53,7 millions d’euros en 2012. 88,4 millions quatre ans plus tard. C’est le chiffre d’affaires généré par les marchés publics dans le secteur des SIAE en région Ile-de-France. Selon les données de la DIRECCTE, 190 structures ont décroché au moins un contrat public  en 2016. En dépit de cette progression, il reste bien du chemin à parcourir puisque l’on compte près de 400 SIAE sur le territoire francilien (un annuaire est disponible en ligne, voir le lien en bas de page). De surcroît, l’accès à la commande publique fluctue en fonction de la raison sociale : mise à disposition de personnel ou production de biens et de services. Dans la première catégorie, toutes les entreprises de travail temporaire d’insertion (ETTI) et 81% des associations intermédiaires (AI) ont obtenu au moins un marché en 2016. Pour ce qui est de la seconde catégorie, seules 56% des entreprises d’insertion (EI) ont fait de même. Les ateliers et chantiers d’insertion (ACI) sont les plus mal lotis avec seulement 18%. Les différences de publics à insérer et de secteurs d’activité peuvent expliquer ces écarts. Les bâtiments et les travaux publics, qui représentent la moitié du montant financier des contrats obtenus par des SIAE, génèrent 82% du CA public des ETTI et 31% de celui des AI. A contrario, les espaces verts, qui pèsent 48% du CA des chantiers d’insertion, ne constituent que 6% du montant total des marchés attribués à des SIAE. De nombreux acheteurs restent à convaincre. Les communes et intercommunalités sont à l’origine de 27% des contrats attribués, contre 4% pour le conseil régional ou 7% pour l’Etat.
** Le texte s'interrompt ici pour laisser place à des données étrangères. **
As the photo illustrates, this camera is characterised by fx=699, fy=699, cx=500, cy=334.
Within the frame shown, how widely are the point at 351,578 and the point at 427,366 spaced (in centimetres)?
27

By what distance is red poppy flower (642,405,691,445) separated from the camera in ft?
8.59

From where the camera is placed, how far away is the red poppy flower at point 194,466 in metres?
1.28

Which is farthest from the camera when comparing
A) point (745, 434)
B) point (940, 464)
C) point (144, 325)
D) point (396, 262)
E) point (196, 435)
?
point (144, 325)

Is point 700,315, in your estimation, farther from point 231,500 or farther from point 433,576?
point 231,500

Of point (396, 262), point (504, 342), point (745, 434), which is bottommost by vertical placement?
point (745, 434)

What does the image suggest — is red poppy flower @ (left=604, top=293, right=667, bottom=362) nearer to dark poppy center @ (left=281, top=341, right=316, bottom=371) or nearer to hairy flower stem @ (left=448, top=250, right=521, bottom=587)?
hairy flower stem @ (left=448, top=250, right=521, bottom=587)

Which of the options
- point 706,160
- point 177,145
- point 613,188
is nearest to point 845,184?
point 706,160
Dans ce type de marché, le point crucial, c’est le risque d’infructueux. On joue un peu à quitte ou double. S’il n’y a pas d’offres, on aura des retours du type : vous voyez, vous n’êtes pas capable de répondre

C’est pourquoi le Groupement régional des acteurs franciliens de l’insertion par l’économique (GRAFIE) qui regroupe sous une même bannière six réseaux (ARDIE , fédération francilienne des associations intermédiaires ; Chantier école IDF ; Comité national de liaison des régies de quartiers CNLRQ ; Coorace IDF, fédération régionale de l’économie sociale et solidaire ; Fédération des acteurs de la solidarité, FAS IDF ; Fédération des entreprises d’insertion IDF) a décidé, il y a deux ans, de créer un poste de chargé de mission achat responsable, confié à  Joffrey Hacquin. Le contexte était aussi porteur avec la montée en puissance du Grand Paris et un potentiel énorme de marchés réservés et clausés. Car les clauses sociales (ex articles 14, 30 et 53 du Code) sont à l’origine de 86% des contrats obtenus par des SIAE. Le travail de Joffrey Hacquin comporte plusieurs facettes. D’abord faire connaître le GRAFIE, faire comprendre ce qu’il est et à quoi il sert, par exemple lors des manifestations organisées par la mission d’appui au développement des clauses sociales (MACS). Ensuite mettre en relation les acheteurs publics avec le monde de l’IAE, en leur prouvant que les structures d’insertion proposent des services de qualité.  « Le secteur emploie bien sûr des personnes avec des profils différents, mais ce sont des structures qui fournissent une prestation professionnelle. Dans ce type de marché, le point crucial, c’est le risque d’infructueux. On joue un peu à quitte ou double. S’il n’y a pas d’offres, on aura des retours du type : vous voyez, vous n’êtes pas capable de répondre. Et l’acheteur hésitera à renouveler l’expérience », analyse Joffrey Hacquin.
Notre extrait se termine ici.